It’s time for another round of every administrator’s favorite game, “Spot the Contradiction.” See if you can isolate the double bind that drives good people around the freakin’ bend.
, there’s MIT’s move into open, free credentialing. According to the press release, the idea is to enable not only individuals, but entire institutions, to avail themselves of MIT’s subject matter expertise without shouldering the cost. It nicely combines a response to the Occupy movement’s concern with student loans with a nod to MIT’s historical status as a land grant university.
Presumably, an enterprising college could choose to honor MIT’s certificates, and could even use its online offerings in lieu of traditional onsite or homegrown instruction. Those of us who want to give our students access to the very best, but who need to keep an eye on costs, suddenly have a new, exciting option.
The very same week, AFT-FACE published this
post arguing for an
"instructional loss ratio" whereby institutions that receive federal student aid are required to devote a certain percentage of their budget to instructional services and support, including full-time faculty, counselors, advisors, and other key academic staff.
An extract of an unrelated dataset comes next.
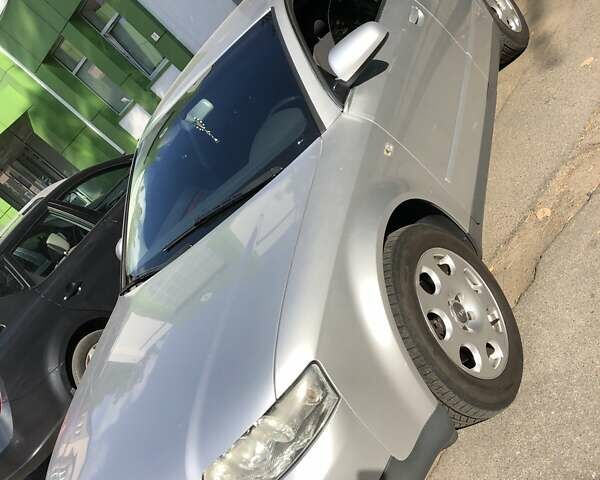 Серый Ауди А4, объемом двигателя 2 л и пробегом 152 тыс. км за 5200 $, фото 1 на Automoto.ua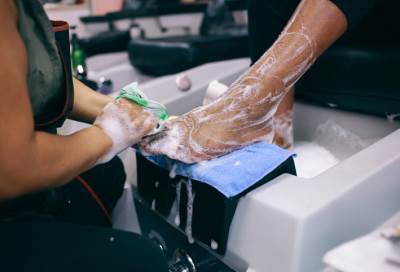 عاملات الباديكير معرضات للإصابة بالسرطان أضعاف غيرهن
The idea, cribbed from health care reform, is to cap “non-instructional” expenses as a percentage of overall costs. Presumably, given the source of the idea, the beneficiaries would be faculty.
When you understand the appeal of both ideas, and yet see the contradiction, then you are ready for the exciting world of academic administration.
Cost control is obviously necessary. And the adjunct trend is obviously objectionable.
But the adjunct trend is motivated primarily by...wait for it...cost control.
The MIT model lays the groundwork for replacing underpaid instruction with completely unpaid instruction. As a cost control measure, it’s brilliant. But as a labor measure, it’s objectionable in the extreme.
Welcome to my world.
The external pressures for cost control are chronic and increasing. And the internal pressures to increase spending are chronic and increasing. Navigating between the dog and the fire hydrant is the task of the academic administrator.
Sometimes, we can get grants. But grants bring strings, and reporting requirements, and project managers, and expiration dates. Increasingly, they also bring “non-supplanting” requirements -- you can’t use the money for things you’d usually use money for -- and “sustainability” requirements, in which you pledge to keep using your own money for those things you wouldn’t use your own money for once the grant expires. And that’s assuming the grant programs haven’t been desiccated in the first place.
Santa, you know what I’d like for Christmas? An operating budget that lets me actually pay for enough full-time employees to get the work done that needs to get done, without having to hire a brand-spankin’-new project manager for every couple hundred thousand. That would be nifty. If that won’t fit under the tree, then maybe at least a return to the levels of, say, 2008.
Until then, I’ll just try to stop noticing the contradiction.